------ SOURCE TEXT ------
Sir James Hay Wallace  (born 23 November 1937) is a New Zealand businessman and arts patron. He amassed a collection of New Zealand art that he transferred to the James Wallace Art Trust in 1992, and is now displayed at the Pah Homestead in Auckland. Also in 1992, he established the Wallace Art Awards for New Zealand artists. Wallace is currently funding the restoration of earthquake-damaged McLean's Mansion in Christchurch, New Zealand's largest timber house.

Early life and family
Wallace was born in Cambridge on 23 November 1937, the son of James Dunning Wallace and Frances Lindsay Wallace (née Hay). His father was a pig farmer and agricultural contractor who, in 1937, founded a small rendering company, J. D. Wallace Limited, that would eventually become the Wallace Corporation. James Dunning Wallace was appointed an Officer of the Order of the British Empire, for services to farming, in the 1994 Birthday Honours.

Wallace was educated at King's College, Auckland, from 1951 to 1955, and won a scholarship to study for his last year of secondary school in Boston, during which time he developed his interest in art and opera. He went on to study law, graduating with a Bachelor of Laws degree from Auckland University College in 1961. He gained international experience working in New York for a year, and worked for Robert Kerridge at Rank/Hanimex and Woolf Fisher at Fisher & Paykel, before joining the family business.

Business career
Wallace joined his father's rendering business, J. D. Wallace Limited, while his younger brother David partnered with their father in farm contracting and cattle and dairy farming operations as J. D. and R. D. Wallace Limited. J. D. Wallace took over other rendering companies, and Wallace established other rural services companies Wallford Meats (NZ) Limited, Eureka Hides and Skins Limited, and Wallace Industries Limited, which were amalgamated as Wallace Corporation Limited (WCL) in 1994. In 2007, WCL was reported to employ 600 staff seasonally and had an annual turnover of about $200 million. In 2017, WCL merged its meat co-products businesses with Farm Brands Limited, to form Wallace Group Limited Partnership. The merger excluded WCL's farms, investments in biopolymer companies, and its Chilean dairying operation.

Arts patronage
Wallace began collecting art in the 1960s, with a focus on young and emerging New Zealand artists. His first acquisition was a Toss Woollaston watercolour in 1964. In 1992, he established the James Wallace Arts Trust, to which he transferred ownership of his collection, which by 2020 held over 9000 pieces. In 2010, the collection moved from Wallace's home to the Pah Homestead in the Auckland suburb of Hillsborough.
------ RECORDS ------
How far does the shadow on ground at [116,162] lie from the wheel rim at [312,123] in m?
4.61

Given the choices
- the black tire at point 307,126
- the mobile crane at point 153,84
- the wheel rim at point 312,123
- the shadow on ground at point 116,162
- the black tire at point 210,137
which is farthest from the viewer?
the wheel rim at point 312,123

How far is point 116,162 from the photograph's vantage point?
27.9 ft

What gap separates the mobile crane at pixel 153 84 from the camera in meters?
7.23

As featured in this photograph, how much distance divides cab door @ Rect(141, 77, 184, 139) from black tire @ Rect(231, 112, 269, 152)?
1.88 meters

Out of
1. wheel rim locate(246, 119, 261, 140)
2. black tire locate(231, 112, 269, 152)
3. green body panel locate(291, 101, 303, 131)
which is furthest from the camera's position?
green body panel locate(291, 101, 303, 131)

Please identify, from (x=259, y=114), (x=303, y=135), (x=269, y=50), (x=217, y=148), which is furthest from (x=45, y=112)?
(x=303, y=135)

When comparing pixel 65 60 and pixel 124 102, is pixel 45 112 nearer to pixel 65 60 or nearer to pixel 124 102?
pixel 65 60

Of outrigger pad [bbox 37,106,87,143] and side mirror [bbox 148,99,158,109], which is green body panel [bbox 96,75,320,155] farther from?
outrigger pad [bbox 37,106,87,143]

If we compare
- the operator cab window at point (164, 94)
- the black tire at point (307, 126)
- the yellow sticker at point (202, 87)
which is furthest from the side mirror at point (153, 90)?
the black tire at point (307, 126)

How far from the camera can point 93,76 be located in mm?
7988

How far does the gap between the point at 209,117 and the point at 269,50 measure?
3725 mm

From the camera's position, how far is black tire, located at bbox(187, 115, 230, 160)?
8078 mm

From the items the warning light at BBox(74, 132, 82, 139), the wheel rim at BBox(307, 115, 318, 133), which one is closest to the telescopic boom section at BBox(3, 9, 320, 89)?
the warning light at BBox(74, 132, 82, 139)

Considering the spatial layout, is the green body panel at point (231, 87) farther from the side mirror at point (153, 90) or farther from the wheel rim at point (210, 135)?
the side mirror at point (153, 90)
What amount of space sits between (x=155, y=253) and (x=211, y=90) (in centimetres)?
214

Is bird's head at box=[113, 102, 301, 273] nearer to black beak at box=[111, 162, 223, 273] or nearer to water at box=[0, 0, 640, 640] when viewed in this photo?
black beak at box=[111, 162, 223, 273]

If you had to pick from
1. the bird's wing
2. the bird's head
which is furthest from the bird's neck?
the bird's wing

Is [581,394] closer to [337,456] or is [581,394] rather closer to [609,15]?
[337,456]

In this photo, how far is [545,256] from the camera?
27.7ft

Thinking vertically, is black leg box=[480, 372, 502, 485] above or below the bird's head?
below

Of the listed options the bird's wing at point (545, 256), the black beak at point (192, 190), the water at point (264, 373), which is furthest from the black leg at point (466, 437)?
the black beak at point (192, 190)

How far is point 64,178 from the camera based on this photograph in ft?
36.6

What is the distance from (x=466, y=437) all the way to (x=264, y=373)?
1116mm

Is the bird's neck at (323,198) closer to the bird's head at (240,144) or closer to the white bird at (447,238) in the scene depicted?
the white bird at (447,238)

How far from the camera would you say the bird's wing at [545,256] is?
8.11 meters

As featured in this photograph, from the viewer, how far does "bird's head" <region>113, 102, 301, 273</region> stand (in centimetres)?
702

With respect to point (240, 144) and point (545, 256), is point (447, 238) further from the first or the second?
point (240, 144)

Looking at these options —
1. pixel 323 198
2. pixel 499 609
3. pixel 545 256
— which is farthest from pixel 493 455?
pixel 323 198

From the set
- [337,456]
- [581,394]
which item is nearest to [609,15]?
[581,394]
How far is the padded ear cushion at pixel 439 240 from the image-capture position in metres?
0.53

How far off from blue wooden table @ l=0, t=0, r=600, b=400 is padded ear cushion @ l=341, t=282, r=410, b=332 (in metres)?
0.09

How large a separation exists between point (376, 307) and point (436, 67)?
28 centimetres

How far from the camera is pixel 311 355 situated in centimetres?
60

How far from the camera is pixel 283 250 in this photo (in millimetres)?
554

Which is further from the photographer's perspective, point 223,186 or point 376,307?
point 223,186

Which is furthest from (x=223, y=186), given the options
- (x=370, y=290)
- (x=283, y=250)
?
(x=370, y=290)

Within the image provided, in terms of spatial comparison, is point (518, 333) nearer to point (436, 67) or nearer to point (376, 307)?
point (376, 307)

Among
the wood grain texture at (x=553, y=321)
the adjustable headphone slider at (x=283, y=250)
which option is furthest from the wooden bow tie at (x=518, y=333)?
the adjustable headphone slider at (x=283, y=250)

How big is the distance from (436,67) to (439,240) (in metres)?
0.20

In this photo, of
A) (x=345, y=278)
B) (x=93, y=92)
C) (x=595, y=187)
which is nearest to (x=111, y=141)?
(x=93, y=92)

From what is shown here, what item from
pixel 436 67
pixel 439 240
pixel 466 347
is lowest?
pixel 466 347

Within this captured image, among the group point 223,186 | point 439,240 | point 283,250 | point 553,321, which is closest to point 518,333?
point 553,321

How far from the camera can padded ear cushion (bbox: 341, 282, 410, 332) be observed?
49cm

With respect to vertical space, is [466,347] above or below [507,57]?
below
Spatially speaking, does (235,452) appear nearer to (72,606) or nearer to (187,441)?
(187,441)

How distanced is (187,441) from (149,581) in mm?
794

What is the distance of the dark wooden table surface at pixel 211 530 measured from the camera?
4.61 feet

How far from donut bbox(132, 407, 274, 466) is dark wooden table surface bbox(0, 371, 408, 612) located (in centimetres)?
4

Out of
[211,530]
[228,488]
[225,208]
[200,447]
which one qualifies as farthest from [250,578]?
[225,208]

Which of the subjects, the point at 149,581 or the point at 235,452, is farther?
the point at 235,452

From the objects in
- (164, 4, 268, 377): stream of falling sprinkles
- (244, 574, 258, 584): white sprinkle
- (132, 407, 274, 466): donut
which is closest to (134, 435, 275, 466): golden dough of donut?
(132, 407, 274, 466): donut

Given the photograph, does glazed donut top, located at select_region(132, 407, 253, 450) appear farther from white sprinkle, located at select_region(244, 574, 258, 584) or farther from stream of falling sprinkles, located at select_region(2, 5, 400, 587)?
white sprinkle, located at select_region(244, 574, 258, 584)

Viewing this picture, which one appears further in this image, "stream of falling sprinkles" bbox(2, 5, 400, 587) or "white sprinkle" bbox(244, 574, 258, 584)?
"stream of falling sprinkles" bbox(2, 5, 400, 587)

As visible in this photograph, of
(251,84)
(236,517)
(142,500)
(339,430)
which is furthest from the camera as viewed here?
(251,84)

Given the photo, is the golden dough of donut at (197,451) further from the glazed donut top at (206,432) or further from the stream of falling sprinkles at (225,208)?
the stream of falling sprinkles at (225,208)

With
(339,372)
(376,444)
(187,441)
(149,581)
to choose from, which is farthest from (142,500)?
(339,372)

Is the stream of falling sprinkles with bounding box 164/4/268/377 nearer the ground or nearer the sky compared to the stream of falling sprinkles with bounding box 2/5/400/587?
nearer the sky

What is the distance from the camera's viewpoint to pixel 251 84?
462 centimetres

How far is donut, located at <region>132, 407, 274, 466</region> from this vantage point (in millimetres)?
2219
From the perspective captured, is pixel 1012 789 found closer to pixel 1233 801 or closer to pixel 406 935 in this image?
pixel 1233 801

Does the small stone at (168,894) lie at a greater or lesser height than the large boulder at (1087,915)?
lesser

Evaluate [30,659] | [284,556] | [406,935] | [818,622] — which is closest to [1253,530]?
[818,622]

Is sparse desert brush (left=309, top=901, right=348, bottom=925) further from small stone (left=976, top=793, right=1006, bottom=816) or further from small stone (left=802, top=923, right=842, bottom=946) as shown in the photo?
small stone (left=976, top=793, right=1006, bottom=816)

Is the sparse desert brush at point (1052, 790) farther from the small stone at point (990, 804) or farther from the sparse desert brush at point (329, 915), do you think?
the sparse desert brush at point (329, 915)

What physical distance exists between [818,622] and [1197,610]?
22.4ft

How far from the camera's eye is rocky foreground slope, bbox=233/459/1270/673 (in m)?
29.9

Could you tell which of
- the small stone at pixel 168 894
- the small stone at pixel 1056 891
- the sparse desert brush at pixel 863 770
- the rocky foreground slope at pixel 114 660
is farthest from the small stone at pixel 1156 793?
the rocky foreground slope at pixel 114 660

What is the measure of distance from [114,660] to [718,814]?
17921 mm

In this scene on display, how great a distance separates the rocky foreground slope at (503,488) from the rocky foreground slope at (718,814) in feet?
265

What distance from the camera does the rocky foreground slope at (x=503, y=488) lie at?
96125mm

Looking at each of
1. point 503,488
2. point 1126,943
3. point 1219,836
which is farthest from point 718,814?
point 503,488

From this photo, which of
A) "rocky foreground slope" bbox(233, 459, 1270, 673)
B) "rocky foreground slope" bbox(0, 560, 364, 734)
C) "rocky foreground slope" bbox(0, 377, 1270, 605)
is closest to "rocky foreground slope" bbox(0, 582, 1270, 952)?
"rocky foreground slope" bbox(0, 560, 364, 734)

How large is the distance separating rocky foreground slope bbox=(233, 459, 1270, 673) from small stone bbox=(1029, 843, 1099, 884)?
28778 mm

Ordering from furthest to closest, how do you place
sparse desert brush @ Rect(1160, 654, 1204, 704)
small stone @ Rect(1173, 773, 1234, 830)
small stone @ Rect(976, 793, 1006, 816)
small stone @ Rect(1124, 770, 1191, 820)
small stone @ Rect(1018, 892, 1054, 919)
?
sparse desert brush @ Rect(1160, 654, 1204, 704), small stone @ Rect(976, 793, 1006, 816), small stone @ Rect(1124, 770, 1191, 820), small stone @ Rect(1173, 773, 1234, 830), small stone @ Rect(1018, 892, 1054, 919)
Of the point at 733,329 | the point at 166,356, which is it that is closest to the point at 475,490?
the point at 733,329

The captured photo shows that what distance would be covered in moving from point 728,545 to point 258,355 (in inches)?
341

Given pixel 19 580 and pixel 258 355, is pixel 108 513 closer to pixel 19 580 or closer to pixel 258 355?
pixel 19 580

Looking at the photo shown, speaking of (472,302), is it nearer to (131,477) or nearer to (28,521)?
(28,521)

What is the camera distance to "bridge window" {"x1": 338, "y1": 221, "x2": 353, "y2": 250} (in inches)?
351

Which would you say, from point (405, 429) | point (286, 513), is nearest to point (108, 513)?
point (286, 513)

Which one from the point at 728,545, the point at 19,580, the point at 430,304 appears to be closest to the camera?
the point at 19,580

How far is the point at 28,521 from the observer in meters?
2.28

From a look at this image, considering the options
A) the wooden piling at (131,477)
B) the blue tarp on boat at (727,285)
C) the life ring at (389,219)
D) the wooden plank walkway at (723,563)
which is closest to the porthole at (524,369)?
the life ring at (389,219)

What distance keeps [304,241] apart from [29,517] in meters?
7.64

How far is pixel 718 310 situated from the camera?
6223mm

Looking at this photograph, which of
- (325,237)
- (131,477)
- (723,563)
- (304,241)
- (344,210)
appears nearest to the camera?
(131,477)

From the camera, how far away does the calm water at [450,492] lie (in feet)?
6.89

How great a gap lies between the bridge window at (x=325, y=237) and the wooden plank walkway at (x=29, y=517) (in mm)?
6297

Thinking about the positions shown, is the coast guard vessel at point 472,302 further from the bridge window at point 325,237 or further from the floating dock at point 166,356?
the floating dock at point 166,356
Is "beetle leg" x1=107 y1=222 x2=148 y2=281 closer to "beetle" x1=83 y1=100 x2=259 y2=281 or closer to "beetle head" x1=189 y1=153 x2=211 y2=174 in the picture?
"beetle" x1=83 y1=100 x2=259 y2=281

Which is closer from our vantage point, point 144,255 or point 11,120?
------
§ YOUR INSTRUCTIONS
From the text on James Wallace, list the rural services companies that Wallace himself established. The items have nothing to do with what you are asked to do.

§ OUTPUT
- Wallford Meats (NZ) Limited
- Eureka Hides and Skins Limited
- Wallace Industries Limited